HTTPlug is an abstraction over HTTP clients and provides a consistent PSR-7 compliant wrapper over multiple HTTP clients.
It grew out of Ivory HTTP Adapter.
Using HTTPlug means your code depends on an HTTP abstraction rather than an HTTP implementation.
How do I migrate to HTTPlug?
It depends on how coupled you are to an existing implementation.
You need 3 libraries/packages to implement HTTPlug:
A HTTP message (PSR-7 implementation)
A way to create the message (message factory)
A way to send the message (HTTP client)
Users of libraries that use HTTPlug may choose their own packages/implementations or library maintainers may specify default implementations.
HTTPlug is for library authors. Application developers are consumers of HTTPlug.
Brian talks about Stormpath PHP SDK's migration to HTTPlug
Stormpath SDK was using Guzzle 3 which is now abandoned.
Lack of other dependencies/integrations allowed Stormpath to avoid upgrading.
Once they started adding more integrations, this lead to problems with conflicting version requirements.
There was some debate over whether to migrate to a newer version of Guzzle or use something else.
HTTPlug represented a more versatile solution.
Tobias and Magnus Nordlander helped them to migrate.

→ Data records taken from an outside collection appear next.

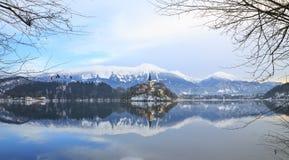 Paysage d'hiver de lac Bled Photographie stock libre de droits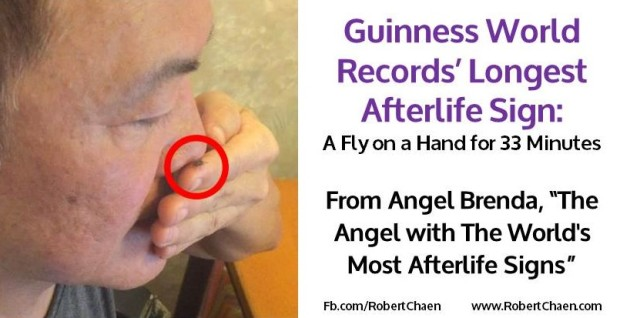 guinness world records' longest afterlife sign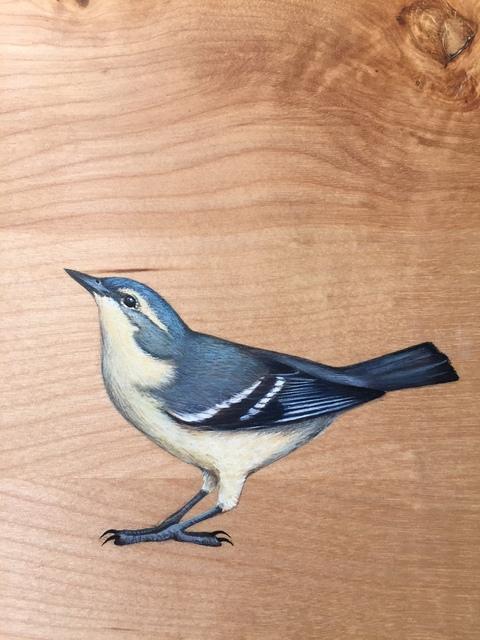 , 'Cerulean Warbler Dendroica cerulea,' 2013, Andra Norris Gallery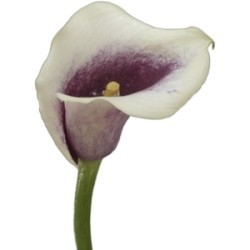 Mini Calla Lily Picasso 60 Stems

Stormpath provide default implementations for HTTPlug to wrap, but users may change them.
Woody, what are the reasons for thephpleague/oauth2-client sticking with Guzzle?
thephpleague/oauth2-client recently decided against migrating to HTTPlug.
Guzzle is the de-facto standard.
Guzzle 6 is PSR-7 now compliant.
With wider adoption of PSR-7, there is less need for an abstraction library like HTTPlug. PSR-7 provides that abstraction.
HTTPlug can add complexity for your users if you force them to pick their own implementations.
Is this a transient problem, is there a long-term need for an abstraction like HTTPlug?
Building HTTPlug was something that could be done quickly. PSRs move slowly.
There are several upcoming PSR standards (PSR-15, PSR-17) which should help to resolve these issues.
In principle, these upcoming PSRs should solve problems, but during the transitional phase of libraries adopting these standards, we may still need adapters.